TI: And Gwynne is, she's the teacher down in Springfield?

RH: Yeah.

TI: And where does Jeffrey live?

RH: He lives in Wilmette.

TI: And then Larry?

RH: Larry lives about two miles from where I live.

TI: Okay, so they all kind of stayed, except for your daughter, kind of stayed in the area. So, Richard, those were all my questions I had. Is there anything else you wanted to mention or talk about that... is there something that maybe when you talk to the students or just anything that comes to mind, anything else that you want to talk about?

RH: Well, I didn't mention one thing about during camp life. The guys got to know the mayor of Granada and the mayor was the chief of police, the justice of the peace and what else was he? And then had his own little business on the side where he was buying and selling... buying animals that were killed, like coyotes and things like that and selling the pelts. So he bought a lot of these animals and he would skin 'em and the carcasses would be piled up in his yard, stunk like hell. Anyway we got to know him, he was also a janitor of the high school, he did all kinds of things. Anyway we used to go over there and try to learn to trap coyotes and so we bought a trap from him and he said, "Be careful because the stuff that's inside of this blank shell, .38 shell, is cyanide. So one guy was setting it and it blasted off in his face and killed him so be careful." And so we set the trap out there about half a mile from camp, and we got a magpie. So we just gave it up, but it was one of those things that it shoots up through the middle tube and you put a rabbit fur on the outside and then leave the middle open so that the, when they grab it to eat it, it would just blast off into their lungs and kill them. I mention that because we used to go over there to see him and that's how I got to know these guys about the guns, the three rifles that I bought.
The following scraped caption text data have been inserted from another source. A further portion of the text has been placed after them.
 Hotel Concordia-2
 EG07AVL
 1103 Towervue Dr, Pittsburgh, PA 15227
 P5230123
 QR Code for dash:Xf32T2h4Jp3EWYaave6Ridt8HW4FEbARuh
TI: So was the mayor the one who sold it to you or one of his friends?

RH: No, it was one of the guys that was standing on the side there.

TI: I just wanted to clarify. When the mayor told you about the person who got shot in the face and died, that wasn't anyone that you knew, was it?

RH: No.

TI: It was just a story he was telling you so that you guys would be really careful.

RH: That's right.

TI: Good story.

RH: Other than that I can't think of anything that would interest you.
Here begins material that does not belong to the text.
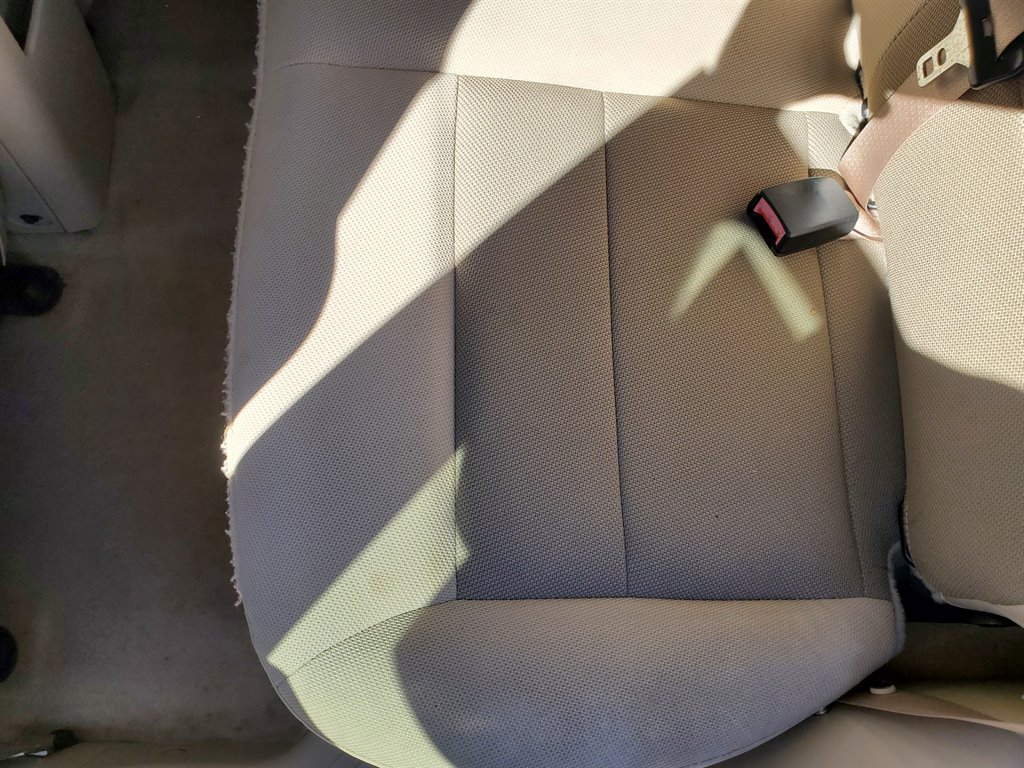 2009 Ford Escape XLT photo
TI: There are probably other things that probably can't tell me that would interest me. [Laughs]

RH: Well, when I came to Chicago I had to straighten out, I really had to straighten out because I knew now I'm in a different ballpark. If I go astray and do these bad things that I did, you go to jail.
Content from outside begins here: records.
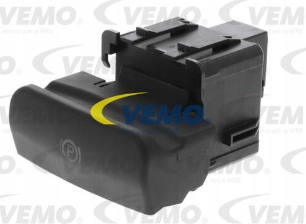 Кнопка гальма ручного psa Ціна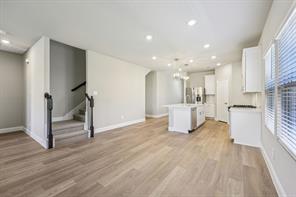 3505 Richmond Drive - Photo 17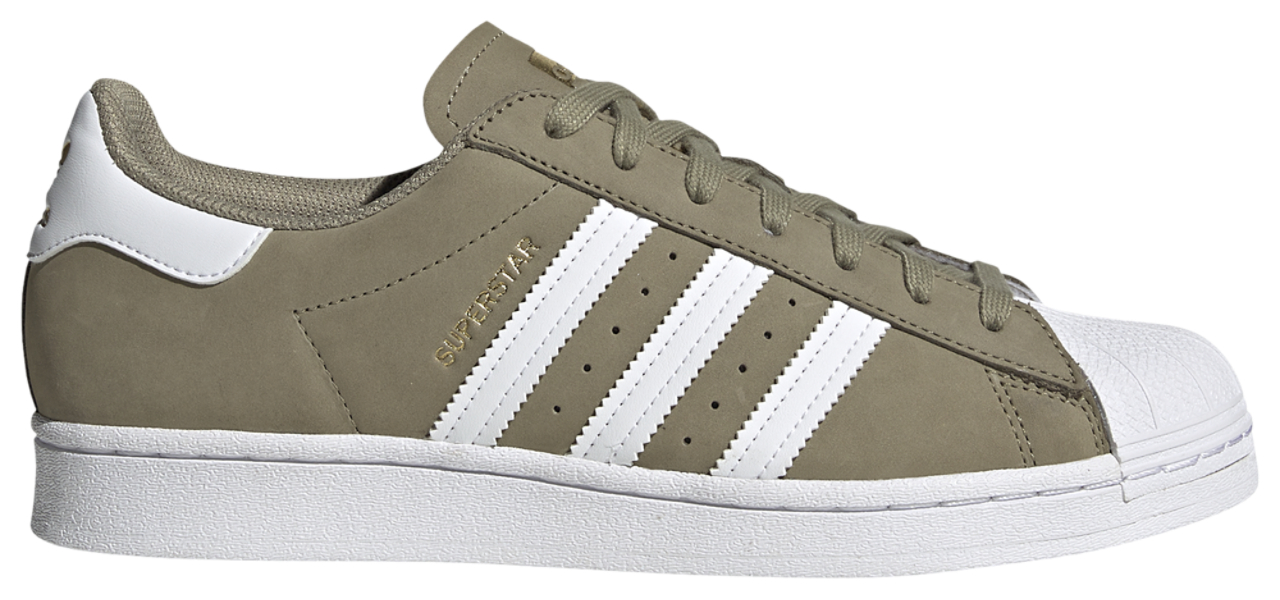 adidas Originals Superstar Image 1 of 5. Tap to open photo gallery.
TI: Well, Chicago was a pretty rough town though, too, during that time.

RH: Yeah.

TI: And it's almost like in my mind kind of this interesting combination of Japanese Americans coming out of camp wanting to kind of fit in, in kind of a rough and tumble city. And it seems almost a contradiction in some ways.

RH: Yeah.

TI: But apparently it worked really well for many of you.

RH: Yeah, it did, it was hard for me because my dad wanted me to go to college but I told him no. And so I had to work my butt off to get where I got.

TI: Well, Richard, thank you so much for the interview. This was not only very interesting but very entertaining. I really enjoyed this, so thank you.

RH: Okay.

[Narr. note: I got interested in trap shooting in 1961, it was fun and so I pursued it. I joined the Amateur Trapshooting Association. In 1962 the family and I went to "The Grand American" which is big shoot involving the best shooters of the USA and the world. We went to the Grand every year until 1990 then we quit. But in 1964, I shot 94 out of 100 in class D doubles to win my class. I would have stayed for pictures for the magazine, but there disqualification of two men in front of me, didn't know about, so I went home. Also, I was first in my yardage of 20 yards that year.

I persuaded my wife to shoot, because several women at the gun club were shooting. Well she became very good. She won many trophies, as well as, high over all, out shooting the men. I don't remember which years, but, Jane and I won "husband and wife" trophy State of Illinois twice, between 1964 and 1967.]